Replicating the same menu as their original location, the move comes as both smart and celebratory: Belmont Shore, after a tumultuous five years, is back on the rise, with new restaurants like Liv’s and Yasu enjoying steady success, staples like Nick’s and Saint & Second always filled, and a seemingly plethora of upcoming openings: L’Antica, Breakfast Republic, Louie’s…In this sense, the addition of Sushi Nikkei seems rather serendipitous.
“There was really only one choice: We do this now or we push it much farther into the future,” Daiwa said, who is expecting the couple’s second child. “So we decided on now and the community of Belmont Shore has been nothing but inviting and welcoming.”That sense of inviting and welcoming is easily to exude with Sushi Nikkei, bringing a form of sushi not to be found anywhere in the city except, well, at their original location.
Peru’s rich history of Asian immigrants—particularly Japanese and Chinese—have brought with it an equally rich development of sushi as seen through a Peruvian lens thanks to the children of Asian descent. Sushi Nikkei is but one of the world’s examples of that—but it is one of the rare examples in SoCal.The result? A “Dusty Roll” where shrimp, octopus, and tuna are topped with a buttery parmesan crust that creates an equally butter, umami bomb of a roll.
Or a must-order, eight-piece Sushi Nikkei tasting, where you can feel and taste the evolution of Eduardo’s sushi journey. From popped-and-seasoned quinoa atop a white fish to a genuinely surprising butter-meets-parmesan scallop, where Eduardos house-made compound parmesan butter is set atop a scallop before being seared to a golden brown crisp.It is Peruvian ingredients—chalaquita, quinoa, aji chiles, parrillera salsa…— molded by Japanese techniques.
And for those that are still scratching their heads over the idea of what, exactly, “Peruvian sushi” means, the quick thing to note—as I did more extensively in my previous feature on the food of Eduardo—is that this is not fusion food but a direct product of Japanese culture flourishing in Peru.”Sushi is as Peruvian as it is Japanese back home,” Daiwa said. “They are intertwined with the spirit of the Nikkei.”

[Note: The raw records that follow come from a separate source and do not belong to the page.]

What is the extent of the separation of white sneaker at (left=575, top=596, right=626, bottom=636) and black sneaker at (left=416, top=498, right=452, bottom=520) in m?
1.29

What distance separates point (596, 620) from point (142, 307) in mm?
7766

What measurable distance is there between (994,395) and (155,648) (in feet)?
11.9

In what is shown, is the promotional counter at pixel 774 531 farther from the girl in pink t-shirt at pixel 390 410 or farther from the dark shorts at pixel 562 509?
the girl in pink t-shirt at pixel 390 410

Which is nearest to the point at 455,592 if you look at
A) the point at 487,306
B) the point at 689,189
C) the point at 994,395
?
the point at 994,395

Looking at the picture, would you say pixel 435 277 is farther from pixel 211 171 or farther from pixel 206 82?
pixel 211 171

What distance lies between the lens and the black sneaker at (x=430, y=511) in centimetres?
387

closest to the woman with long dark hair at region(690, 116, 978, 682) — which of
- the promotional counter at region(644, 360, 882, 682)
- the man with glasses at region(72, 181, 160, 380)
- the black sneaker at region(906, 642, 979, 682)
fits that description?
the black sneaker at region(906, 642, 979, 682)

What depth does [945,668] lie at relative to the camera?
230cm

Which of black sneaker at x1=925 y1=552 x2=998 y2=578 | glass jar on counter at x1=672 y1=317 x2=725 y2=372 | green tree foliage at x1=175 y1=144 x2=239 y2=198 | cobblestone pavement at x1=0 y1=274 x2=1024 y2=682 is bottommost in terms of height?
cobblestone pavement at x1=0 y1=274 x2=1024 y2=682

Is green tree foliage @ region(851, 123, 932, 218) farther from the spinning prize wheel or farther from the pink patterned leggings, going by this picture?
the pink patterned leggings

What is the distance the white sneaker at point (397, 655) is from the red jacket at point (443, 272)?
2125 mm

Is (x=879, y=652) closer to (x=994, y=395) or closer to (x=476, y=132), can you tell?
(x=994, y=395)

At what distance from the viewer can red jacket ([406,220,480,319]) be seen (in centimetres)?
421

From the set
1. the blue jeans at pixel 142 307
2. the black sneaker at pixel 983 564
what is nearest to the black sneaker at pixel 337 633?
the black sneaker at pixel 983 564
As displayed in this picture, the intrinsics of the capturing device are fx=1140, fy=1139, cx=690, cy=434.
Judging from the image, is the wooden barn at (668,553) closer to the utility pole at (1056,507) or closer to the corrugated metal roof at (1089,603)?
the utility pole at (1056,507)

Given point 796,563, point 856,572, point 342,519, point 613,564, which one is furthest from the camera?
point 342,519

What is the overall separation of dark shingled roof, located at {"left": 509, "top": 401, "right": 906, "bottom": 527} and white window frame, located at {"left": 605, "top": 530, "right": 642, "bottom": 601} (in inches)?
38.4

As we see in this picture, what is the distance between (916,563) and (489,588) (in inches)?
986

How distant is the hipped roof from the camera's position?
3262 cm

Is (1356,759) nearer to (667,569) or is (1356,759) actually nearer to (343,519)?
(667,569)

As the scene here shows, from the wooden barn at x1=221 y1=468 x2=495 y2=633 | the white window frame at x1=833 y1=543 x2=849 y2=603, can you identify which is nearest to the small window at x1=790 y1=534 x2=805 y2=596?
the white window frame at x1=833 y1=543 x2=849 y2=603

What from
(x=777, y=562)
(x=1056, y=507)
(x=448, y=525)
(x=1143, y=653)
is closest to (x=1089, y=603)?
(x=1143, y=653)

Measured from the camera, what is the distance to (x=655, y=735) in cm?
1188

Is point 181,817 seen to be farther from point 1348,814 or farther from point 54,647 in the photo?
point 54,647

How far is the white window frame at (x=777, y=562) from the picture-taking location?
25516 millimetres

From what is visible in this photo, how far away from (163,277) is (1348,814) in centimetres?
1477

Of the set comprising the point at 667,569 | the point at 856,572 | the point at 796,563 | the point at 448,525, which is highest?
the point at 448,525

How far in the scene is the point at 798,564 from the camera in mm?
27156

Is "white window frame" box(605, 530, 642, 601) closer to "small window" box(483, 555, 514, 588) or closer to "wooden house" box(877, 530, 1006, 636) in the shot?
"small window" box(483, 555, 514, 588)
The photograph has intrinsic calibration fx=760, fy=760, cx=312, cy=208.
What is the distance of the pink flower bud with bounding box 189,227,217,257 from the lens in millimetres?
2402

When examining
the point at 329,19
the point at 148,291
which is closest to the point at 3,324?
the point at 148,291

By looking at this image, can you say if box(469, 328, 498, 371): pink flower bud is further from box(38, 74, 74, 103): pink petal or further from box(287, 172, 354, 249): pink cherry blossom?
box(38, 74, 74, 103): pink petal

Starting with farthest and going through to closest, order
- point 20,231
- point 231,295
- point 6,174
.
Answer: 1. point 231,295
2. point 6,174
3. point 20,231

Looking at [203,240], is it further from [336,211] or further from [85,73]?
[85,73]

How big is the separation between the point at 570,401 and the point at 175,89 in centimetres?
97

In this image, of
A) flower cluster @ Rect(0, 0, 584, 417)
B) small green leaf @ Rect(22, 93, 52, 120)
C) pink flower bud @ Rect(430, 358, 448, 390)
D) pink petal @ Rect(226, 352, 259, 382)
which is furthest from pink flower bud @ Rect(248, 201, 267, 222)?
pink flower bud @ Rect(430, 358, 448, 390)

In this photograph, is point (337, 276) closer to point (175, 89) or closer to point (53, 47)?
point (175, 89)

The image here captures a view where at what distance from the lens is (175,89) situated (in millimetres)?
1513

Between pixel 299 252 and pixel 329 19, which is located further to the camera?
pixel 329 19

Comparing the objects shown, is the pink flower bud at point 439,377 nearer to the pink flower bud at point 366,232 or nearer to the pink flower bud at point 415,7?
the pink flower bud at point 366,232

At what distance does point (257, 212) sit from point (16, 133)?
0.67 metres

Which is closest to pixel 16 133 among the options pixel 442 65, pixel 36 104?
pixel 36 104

“Nikkei” in Japanese means those of Japanese descendants, the literal span of the Japanese diaspora worldwide—and for a culture so subsumed in its own identity, with strong ties to family and geography, those outside of the island proper have had to doubly fight to maintain their sense of Japanese-ness while also assimilating to their new homes. In Peru, where both Eduardo and Daiwa hail from, the Nikkei have shifted and molded Peruvian cuisine in a way that few other outside cultures have—and decades later, much like how Sushi Nikkei in Long Beach already feels like it has been a permanent part of our food fabric for years, the food of the Nikkei in Peru is just as Peruvian as lomo saltado.
Sushi Nikkei’s new location is located at 5020 E. 2nd St. in Belmont Shore. Their original location is located at 3819 Atlantic Ave. in Bixby Knolls.